Dass nun kein Ostdeutscher mehr auf dem Olymp der Sozialdemokratie
hockt, könnte die Partei 18 Jahre nach dem Fall der Mauer vielleicht
verkraften. Wenn da nicht die Linkspartei wäre, die sich nun über
Becks strategischen Patzer wie Bolle freuen darf. Ausgerechnet dort,
wo die SPD von den aufstrebenden Linkspopulisten am stärksten bedroht
ist, wird die Partei-Spitze in Zukunft nicht mehr so genau
hinschauen. Anders als von Bullerjahn pflichtschuldig und demütig
behauptet, ist das angeblich aufgewertete Ost-Forum der SPD kein
gleichwertiger Ersatz für den verlorenen Vize-Posten. Im Forum sind
Ost-Politiker unter sich, wirken im Stuhlkreis, aber kaum
gesamtdeutsch. Wenn Bullerjahn schönfärberisch hervorhebt, man sei in
den SPD-Gremien übereingekommen, den Aufbau-Ost besonders in den
westlichen Landesverbänden besser zu kommunizieren, dann darf man
angesichts der wachsenden Klagen dort über Ost-Subventionen auf
konkrete Ergebnisse gespannt sein. In Becks SPD haben die
Bullerjahns, Matschies, Tiefensees und Jurks weniger Einfluss denn
je.
Auch nach der Neusortierung der Spitze bleibt Becks SPD eingeklemmt
im parteipolitischen Schraubstock. Linksaußen drückt die Linkspartei,
von der Mitte rückt die Merkel-CDU bei gleichzeitiger Verwirrung
bürgerlicher Wählerschichten ebenfalls nach links. Zudem spürt die
SPD-Basis die große Koalition als Mühlstein am Fußgelenk. Rot-grüne
Retro-Phantasien, beflügelt vom Bremer Koalitionswechsel, greifen um
sich, während Beck vorerst vor einem Koalitionsbruch zurückschreckt.
--*--
### Anforderungen
Zitiere aus dem Text über die SPD die Stelle zwischen „Auch nach der“ und „einem Koalitionsbruch zurückschreckt.“, beide eingeschlossen.

### Bereitgestellte Daten
--*--
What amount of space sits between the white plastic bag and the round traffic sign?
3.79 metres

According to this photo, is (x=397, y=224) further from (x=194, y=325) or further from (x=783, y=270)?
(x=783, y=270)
--*--
### Schriftliche Lösung
Auch nach der Neusortierung der Spitze bleibt Becks SPD eingeklemmt
im parteipolitischen Schraubstock. Linksaußen drückt die Linkspartei,
von der Mitte rückt die Merkel-CDU bei gleichzeitiger Verwirrung
bürgerlicher Wählerschichten ebenfalls nach links. Zudem spürt die
SPD-Basis die große Koalition als Mühlstein am Fußgelenk. Rot-grüne
Retro-Phantasien, beflügelt vom Bremer Koalitionswechsel, greifen um
sich, während Beck vorerst vor einem Koalitionsbruch zurückschreckt.